The Republic of Niger has expelled eight Rwandans found to have been involved in the Genocide-related crimes that took place in Rwanda.
The affected persons were transferred by the UN Court which tried them for Genocide-related crimes. This comes just a month after they were welcomed in the capital Niamey.
The men were convicted of the 1994 Genocide against Tutsi and had completed their sentences or were acquitted, Bwisa reports.
According to a statement released on December 27, 2021, the Niger Ministry of Interior and Decentralization ordered the men to leave the country within seven days.
The ex-convicts are Protais Zigiranyirazo, Francois Nzuwonemeye, Innocent Sagahutu, Alphonse Nteziryayo, Tharcisse Muvunyi, André Ntagerura, Anatole Nsengiyumva and Prosper Mugiraneza.
The men are widely considered to be among the masterminds of the 1994 Genocide against the Tutsi.
After the conclusion of their cases, they remained in Arusha, Tanzania where the UN court was based.
Out of the eight names listed, four were reportedly convicted of crimes during the genocide by the UN International Criminal Tribunal for Rwanda (ICTR).
They are former prefect Alphonse Nteziryayo, ex-military intelligence head Anatole Nsengiyumva, and former army officers Tharcisse Muvunyi and Innocent Sagahutu, all of whom have served their sentences, ACP reports.
The expulsion comes after an inquiry made by the government of Rwanda to the UN Mechanism for International Criminal Tribunals (MICT) seeking clarification about circumstances under which the eight were transferred to Niger.

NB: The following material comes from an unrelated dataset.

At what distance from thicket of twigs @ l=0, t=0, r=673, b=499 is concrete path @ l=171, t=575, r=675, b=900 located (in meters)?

While addressing a UN Security Council meeting in New York in early December, Valentine Rugwabiza, Rwanda’s Permanent Representative to the United Nations, said that Rwanda had not been informed by either the MICT or the host country about the transfer of these Rwandan nationals.
She then pointed out that there is evidence that some of these individuals, after their acquittal by the former ICTR, have been engaging in subversive activities that contributed to the insecurity and instability of the Great Lakes Region for the past decades.
The individuals in question had for long been stuck in Arusha, the former seat of the ICTR, after many countries had refused to take them in, including those hosting their families.
However, Rwanda previously said they may come back home to their country if they so wish.
Meanwhile, according to AFP, on November 15, Niger signed an agreement with the UN to host nine Rwandans, the eight expelled as well as former Rwandan foreign minister Jerome Clement Bicamumpaka, who was also acquitted by the ICTR.
Around 800,000 people died between April and July 1994 in Rwanda as the extremist Hutu regime tried to wipe out the Tutsi minority, causing one of the 20th century’s biggest massacres.